知人から勧められて読んだ一冊。面白くて止まりませんでした。これは名著です。読書メモをご共有です。
梅原大吾という存在
・僕がゲームを始めたのは姉の影響だ。7歳上の姉の存在はとてつもなく大きく、弟の僕は姉のすることなら何でも真似をしていた。姉がゲームをしているのを観て、自分もやりたいと目を輝かせた。5歳の頃、家にあったファミリーコンピュータの「スーパーマリオブラザーズ」が、最初に遊んだゲームソフトだ。
・かなり早い時期、たぶん小学二年生の頃には「このままじゃいけない」と思っていた。自分の生き方に対する違和感、危機感のようなものを感じていた。「やべぇやべぇ、このままどんどん年を取って、可能性がなくなっていく」。
・父は、自分自身がやりたいことをやりきれなかったという無念と後悔から「もしお前が本気でやりたいことがあるんだったら、いくらでもサポートしてやるから何か見つけて徹底的にやれよ!」そんなことをいう親だった。
・(中学生時代)「俺は部活もしなければ勉強もしない、代わりにゲームをしている。それならば他の人間が部活や勉強に注いでいるのと同じくらい、いいや、それ以上のやる気と情熱を持ってゲームに向き合わないと、あまりにも格好悪いじゃないか」。対戦相手が10時間やるなら、僕は30時間やる。相手が100時間やるなら、300時間だってやり続けてやる。そんな覚悟だった。
・14歳で日本一になり、17歳にして世界一になった。
・23歳の時「俺はゲームで何かを人に伝えることはできないんだ…」と諦め、ゲームの世界から離れた。そして麻雀の道に進んだ。

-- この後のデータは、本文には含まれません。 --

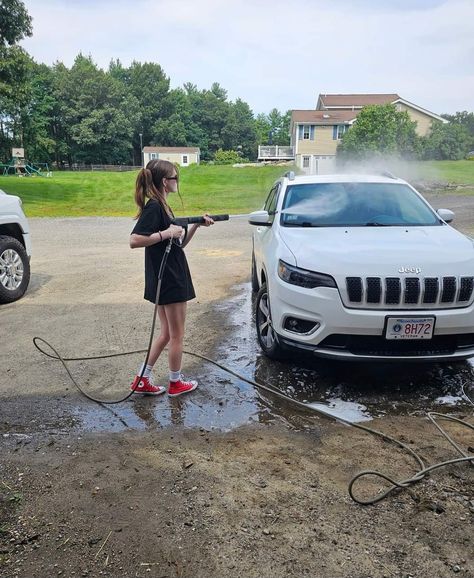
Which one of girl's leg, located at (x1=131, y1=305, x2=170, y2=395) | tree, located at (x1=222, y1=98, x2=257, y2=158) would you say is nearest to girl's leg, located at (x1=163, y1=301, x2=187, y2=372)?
girl's leg, located at (x1=131, y1=305, x2=170, y2=395)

・師匠を見つけ、3年で麻雀はトップレベルの実力にまで辿り着いた。しかし「このままやり続けても、結局ゲームをやめざるを得なかった状況と同じく、長くやればやるだけ、絶望的な状況でやめざるを得なくなる日が来るのではないか」という疑念が芽生え、麻雀の道を離れた。
・人生に打ちのめされていた中で、介護の仕事を始めることにした。1年半の仕事の中で、張りつめていた神経もほどよく緩んでいった。そんな中、友人に誘われゲームを再開してみると、驚くほど勝てる自分がいた。趣味でも面白ければいいか、と思えるようになっいた。
・2009年には大会に復帰し、再始動した。世界大会「Evolution 2009」で優勝。
・世界大会で優勝したことをきっかけに、海外のゲーム周辺機器メーカー「マッドキャッツ」から、日本初のプロ契約を得ることになった。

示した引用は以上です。